─── Data block ───

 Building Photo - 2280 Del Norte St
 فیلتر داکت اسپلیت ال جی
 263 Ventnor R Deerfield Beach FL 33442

───

- The task: Print each line of the data exactly as it was written.

- Completed exercise:
 Building Photo - 2280 Del Norte St
 فیلتر داکت اسپلیت ال جی
 263 Ventnor R Deerfield Beach FL 33442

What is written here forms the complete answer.